Ele terminou com a louça e foi ver televisão, eu sentei do lado dele no sofá mas ele nem olhou para mim. Não me atrevi a pedir carinho, não me lembro da ultima vez que ele fico tão bravo. Pouco tempo depois ele subiu para dormir, eu chequei o horário, ainda eram oito horas da noite, ele nunca dormiu tão cedo. Eu o segui, e deitei na cama junto com ele. Paulo continuava sem me olhar, eu não aguentava mais isso.
Ele começou a rezar como todas as noites mas dessa fez acelerou as palavras, ele parecia realmente com pressa de dormir, estava mesmo tão irritado? O que aquela moça chata significava pra ele afinal? Isso aumentou minha antipatia com ela, mas não era hora para pensar nisso, agora o importante é que Paulo estava bravo comigo e me ignorando. Eu precisava mudar isso, mas ele não me dava nenhuma chance?
Pensando isso eu vi o brilho no teto e aquilo me deu uma ideia, Paulo sempre agradecia o dia e fazia pedidos depois de terminar as preces, então, bom, por que não tentar?
Fechei meus olhos como ele fazia, e com todo o meu coração pedi para ser como o Paulo, para que assim ele me entendesse e eu pudesse me desculpar. Eu amava meu dono, não queria magoa-lo.
Quando terminei abri meus olhos e vi aquela pessoa bonita, que sempre estava lá quando Paulo rezava. Dessa vez ela estava me encarando curiosa, e depois sorriu. Paulo acabou e assim o brilho no teto se foi, pela primeira vez a tal pessoa veio para o meu lado da cama, e se sentou olhando para o céu através da janela. Paulo deitou e se cobriu, dessa vez sem fazer carinho em mim como fazia todos os dias antes de deitar.
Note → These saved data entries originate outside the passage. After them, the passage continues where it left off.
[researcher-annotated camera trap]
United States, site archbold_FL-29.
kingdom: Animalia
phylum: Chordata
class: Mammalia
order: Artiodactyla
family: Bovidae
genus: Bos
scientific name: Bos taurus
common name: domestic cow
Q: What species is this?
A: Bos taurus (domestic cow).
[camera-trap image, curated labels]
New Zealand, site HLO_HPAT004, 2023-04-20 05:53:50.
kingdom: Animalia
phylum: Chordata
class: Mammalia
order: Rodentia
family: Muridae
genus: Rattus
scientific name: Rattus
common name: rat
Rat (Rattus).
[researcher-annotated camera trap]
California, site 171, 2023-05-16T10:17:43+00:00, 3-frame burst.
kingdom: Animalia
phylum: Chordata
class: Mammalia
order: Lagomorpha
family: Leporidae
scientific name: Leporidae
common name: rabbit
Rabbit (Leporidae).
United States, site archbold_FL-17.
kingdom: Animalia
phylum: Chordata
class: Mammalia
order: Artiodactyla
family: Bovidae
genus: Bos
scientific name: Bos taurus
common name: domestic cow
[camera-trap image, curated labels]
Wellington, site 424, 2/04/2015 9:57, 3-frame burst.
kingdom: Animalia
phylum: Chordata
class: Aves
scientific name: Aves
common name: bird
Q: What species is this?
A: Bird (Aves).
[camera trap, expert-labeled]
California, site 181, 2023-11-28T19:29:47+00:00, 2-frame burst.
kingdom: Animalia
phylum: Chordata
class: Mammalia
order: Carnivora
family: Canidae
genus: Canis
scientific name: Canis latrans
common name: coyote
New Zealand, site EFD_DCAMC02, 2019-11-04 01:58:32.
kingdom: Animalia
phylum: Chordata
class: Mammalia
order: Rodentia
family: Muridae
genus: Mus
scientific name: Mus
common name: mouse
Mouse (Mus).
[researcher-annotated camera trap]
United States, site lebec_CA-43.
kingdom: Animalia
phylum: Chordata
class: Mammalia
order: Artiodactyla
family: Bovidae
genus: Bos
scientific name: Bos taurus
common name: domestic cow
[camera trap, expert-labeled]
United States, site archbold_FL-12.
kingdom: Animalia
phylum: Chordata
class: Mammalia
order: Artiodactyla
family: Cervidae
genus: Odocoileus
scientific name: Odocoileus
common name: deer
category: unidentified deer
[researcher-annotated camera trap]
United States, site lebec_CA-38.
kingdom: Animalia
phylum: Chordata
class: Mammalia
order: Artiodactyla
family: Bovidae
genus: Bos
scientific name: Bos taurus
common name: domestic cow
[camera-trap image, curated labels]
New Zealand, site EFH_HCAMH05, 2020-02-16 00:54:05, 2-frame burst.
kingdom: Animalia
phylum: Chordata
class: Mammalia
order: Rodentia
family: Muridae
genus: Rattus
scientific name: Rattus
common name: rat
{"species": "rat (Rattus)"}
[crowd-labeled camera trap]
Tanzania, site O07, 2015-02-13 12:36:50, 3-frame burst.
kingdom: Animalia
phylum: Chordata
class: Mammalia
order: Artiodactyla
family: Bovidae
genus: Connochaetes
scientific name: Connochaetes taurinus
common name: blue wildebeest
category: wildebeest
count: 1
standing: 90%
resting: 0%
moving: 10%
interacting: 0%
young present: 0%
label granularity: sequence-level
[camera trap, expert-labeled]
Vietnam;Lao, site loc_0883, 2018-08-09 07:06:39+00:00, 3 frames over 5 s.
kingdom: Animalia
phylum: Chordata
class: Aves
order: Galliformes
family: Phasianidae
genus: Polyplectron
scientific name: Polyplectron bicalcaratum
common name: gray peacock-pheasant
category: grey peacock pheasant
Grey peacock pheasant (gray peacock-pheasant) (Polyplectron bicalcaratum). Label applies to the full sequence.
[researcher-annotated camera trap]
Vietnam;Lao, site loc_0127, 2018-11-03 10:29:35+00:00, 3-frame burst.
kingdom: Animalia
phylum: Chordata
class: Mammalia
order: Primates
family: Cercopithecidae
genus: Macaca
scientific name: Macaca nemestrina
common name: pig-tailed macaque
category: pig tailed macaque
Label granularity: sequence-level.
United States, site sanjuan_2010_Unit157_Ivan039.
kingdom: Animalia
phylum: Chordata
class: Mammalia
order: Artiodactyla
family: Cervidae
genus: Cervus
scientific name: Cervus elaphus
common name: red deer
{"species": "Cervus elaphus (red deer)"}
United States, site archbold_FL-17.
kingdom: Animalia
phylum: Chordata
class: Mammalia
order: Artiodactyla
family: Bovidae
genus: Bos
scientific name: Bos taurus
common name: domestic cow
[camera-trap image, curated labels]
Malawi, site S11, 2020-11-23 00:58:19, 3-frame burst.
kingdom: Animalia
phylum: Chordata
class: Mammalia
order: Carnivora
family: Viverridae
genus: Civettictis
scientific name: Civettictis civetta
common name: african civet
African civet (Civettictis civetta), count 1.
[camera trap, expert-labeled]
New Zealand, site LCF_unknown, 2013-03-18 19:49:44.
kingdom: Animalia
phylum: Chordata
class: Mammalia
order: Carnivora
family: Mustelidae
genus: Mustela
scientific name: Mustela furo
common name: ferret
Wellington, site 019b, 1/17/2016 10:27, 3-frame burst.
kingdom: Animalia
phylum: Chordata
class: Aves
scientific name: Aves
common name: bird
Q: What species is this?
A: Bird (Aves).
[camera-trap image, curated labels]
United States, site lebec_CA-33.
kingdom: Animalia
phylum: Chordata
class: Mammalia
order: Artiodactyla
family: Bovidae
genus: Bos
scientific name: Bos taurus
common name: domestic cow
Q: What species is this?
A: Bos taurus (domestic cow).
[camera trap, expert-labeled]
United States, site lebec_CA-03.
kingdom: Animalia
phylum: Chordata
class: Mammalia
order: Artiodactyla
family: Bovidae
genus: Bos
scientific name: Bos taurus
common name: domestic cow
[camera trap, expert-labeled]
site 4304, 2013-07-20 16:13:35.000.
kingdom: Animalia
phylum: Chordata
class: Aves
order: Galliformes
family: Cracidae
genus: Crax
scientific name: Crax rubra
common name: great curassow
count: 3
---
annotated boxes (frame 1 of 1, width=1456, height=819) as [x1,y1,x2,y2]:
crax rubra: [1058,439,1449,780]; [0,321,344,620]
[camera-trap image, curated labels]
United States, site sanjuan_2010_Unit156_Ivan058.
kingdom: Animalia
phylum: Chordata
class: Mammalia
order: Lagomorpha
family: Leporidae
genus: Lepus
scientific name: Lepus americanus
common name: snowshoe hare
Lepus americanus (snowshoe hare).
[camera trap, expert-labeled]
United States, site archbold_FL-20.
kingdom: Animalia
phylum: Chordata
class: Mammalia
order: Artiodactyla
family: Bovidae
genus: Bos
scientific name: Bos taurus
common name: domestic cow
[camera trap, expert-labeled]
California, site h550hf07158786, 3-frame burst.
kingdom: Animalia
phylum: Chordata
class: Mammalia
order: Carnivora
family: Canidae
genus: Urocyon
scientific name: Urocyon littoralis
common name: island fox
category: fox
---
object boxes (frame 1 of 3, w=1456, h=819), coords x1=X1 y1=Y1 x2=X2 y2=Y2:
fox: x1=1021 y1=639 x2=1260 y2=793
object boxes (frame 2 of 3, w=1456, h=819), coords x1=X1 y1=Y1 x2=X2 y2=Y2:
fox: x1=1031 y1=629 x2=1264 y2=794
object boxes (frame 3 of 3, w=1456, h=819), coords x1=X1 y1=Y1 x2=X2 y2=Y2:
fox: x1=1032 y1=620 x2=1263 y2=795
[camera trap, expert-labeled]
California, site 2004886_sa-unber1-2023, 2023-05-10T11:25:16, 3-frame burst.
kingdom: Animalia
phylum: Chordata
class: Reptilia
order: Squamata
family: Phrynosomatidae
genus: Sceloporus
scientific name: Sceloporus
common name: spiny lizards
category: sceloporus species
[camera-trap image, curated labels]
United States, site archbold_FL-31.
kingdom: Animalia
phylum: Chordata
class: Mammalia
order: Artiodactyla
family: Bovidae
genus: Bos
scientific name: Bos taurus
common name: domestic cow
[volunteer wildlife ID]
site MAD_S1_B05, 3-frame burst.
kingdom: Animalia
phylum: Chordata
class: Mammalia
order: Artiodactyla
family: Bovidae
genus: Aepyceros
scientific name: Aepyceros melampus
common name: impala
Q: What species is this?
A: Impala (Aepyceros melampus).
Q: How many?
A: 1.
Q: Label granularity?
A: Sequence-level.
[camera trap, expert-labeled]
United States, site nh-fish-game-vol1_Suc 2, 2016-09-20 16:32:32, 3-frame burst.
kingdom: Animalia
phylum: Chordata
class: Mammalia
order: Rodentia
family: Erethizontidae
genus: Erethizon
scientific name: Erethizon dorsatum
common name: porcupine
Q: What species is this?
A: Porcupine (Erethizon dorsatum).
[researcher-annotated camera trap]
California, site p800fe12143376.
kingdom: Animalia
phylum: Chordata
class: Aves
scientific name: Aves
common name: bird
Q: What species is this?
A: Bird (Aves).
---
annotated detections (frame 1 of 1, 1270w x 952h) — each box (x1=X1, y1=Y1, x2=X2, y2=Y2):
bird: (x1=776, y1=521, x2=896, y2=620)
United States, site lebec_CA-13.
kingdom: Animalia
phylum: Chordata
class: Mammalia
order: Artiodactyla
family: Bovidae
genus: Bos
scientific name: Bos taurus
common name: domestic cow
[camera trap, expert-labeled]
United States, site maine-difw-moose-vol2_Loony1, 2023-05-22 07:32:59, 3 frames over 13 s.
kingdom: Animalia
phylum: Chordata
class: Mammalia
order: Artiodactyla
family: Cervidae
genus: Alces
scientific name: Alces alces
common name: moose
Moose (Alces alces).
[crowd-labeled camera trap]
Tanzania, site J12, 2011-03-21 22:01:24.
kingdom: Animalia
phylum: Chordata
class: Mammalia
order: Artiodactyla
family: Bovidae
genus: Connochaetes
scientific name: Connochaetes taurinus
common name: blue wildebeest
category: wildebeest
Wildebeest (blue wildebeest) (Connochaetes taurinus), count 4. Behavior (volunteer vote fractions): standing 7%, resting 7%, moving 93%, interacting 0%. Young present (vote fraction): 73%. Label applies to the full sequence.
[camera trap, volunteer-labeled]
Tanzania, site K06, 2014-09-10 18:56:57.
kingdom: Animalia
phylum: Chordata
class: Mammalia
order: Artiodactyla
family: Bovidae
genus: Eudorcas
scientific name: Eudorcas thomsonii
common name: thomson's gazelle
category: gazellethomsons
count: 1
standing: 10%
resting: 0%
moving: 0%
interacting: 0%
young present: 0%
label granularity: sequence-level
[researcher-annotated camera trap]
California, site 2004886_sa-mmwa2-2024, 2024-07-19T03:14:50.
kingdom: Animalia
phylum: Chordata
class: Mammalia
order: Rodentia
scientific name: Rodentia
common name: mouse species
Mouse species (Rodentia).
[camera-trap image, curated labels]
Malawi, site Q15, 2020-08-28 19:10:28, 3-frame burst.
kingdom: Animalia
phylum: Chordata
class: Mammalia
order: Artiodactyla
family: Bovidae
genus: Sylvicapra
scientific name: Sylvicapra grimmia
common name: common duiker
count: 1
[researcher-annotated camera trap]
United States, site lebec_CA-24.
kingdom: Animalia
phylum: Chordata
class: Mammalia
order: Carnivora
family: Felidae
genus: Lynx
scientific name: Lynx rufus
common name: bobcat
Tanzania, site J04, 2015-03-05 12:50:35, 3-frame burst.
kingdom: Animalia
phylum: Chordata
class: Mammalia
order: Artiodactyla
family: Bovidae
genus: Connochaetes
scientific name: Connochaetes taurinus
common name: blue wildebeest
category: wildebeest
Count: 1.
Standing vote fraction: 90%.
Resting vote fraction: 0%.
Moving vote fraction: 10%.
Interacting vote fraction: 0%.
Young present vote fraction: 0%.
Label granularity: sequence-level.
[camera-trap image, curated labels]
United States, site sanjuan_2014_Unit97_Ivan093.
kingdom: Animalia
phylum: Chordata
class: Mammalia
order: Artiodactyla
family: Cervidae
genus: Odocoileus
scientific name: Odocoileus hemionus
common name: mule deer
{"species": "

Fiquei realmente triste com isso, mas na verdade eu já esperava que isso acontecesse, depois de tanto tempo me ignorando. Me enrolei deitando no meu canto da cama e fechei meus olhos.
Mas antes que eu dormisse, Paulo se sentou na cama murmurando algo como “não vou conseguir dormir assim”. Se virou para mim, finalmente me olhando nos olhos e me fez um cafuné.
-Boa noite gatinho... – Disse baixo depois se deitou de frente para mim. Eu fiquei tão feliz e aliviado com isso.
Logo depois ele dormiu, eu ainda o olhei um pouco. Ele estava lindo dormindo, tinha um pequeno sorriso no rosto. Fiquei feliz pois ele devia estar tendo um bom sonho, depois finalmente adormeci.